- Born: Givara Ishaq Ahmad al-Budeiri 1976 (age 49–50) Jerusalem, Israeli-occupied West Bank
- Other name: Guevara Al-Budayri
- Education: Yarmouk University
- Occupation: Journalist
- Spouse: Fouad Al-Muthaffar
- Children: 2

= Givara Budeiri =

Palestinian journalist (born 1976)

Givara (or Guevara) Ishaq Ahmed al-Budeiri (or Al-Budayri/Al-Budairi; جيفارا إسحاق أحمد البديري; born 1976) is a Palestinian journalist who reports from the West Bank for Al Jazeera channel. She holds a bachelor's degree in Journalism and Media from Yarmouk University in Jordan.

Budeiri was arrested by the Israeli forces on June 5, 2021 while covering a sit-in in the Sheikh Jarrah neighborhood of Jerusalem.

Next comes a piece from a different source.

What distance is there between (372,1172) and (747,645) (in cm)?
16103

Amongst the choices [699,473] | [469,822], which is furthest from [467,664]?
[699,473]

She was violently assaulted and arrested along with the photographer Nabil Mazzawi, who worked with her, she got released on the same day by the Israeli police, with the prevention from entering the Sheikh Jarrah neighborhood for 15 days.

She was arrested again, this time by the Palestinian Authority, on January 19, 2025, alongside her cameraman, and was taken to the Beitunia headquarters of the Palestinian Preventive Security. She was working on a report ahead of the release of Palestinian detainees as part of the prisoner exchange deal in the Israel–Hamas ceasefire.

== Personal life ==
Budeiri was named after Argentine guerrilla leader Che Guevara, of whom she said "many Palestinians see him as a symbol". She is the daughter of the Jerusalem lawyer and journalist Ishaq Ahmed Al-Budayri, director of the Orient House, and his wife Hedaya Al-Kazemi, president of the Arab Women's Union Association in Jerusalem; her siblings are journalist and media figure Ahmed Al-Budayri and lawyer Oruba Al-Budayri. She is married to the dentist Fouad Al-Muthaffar, and have two daughters.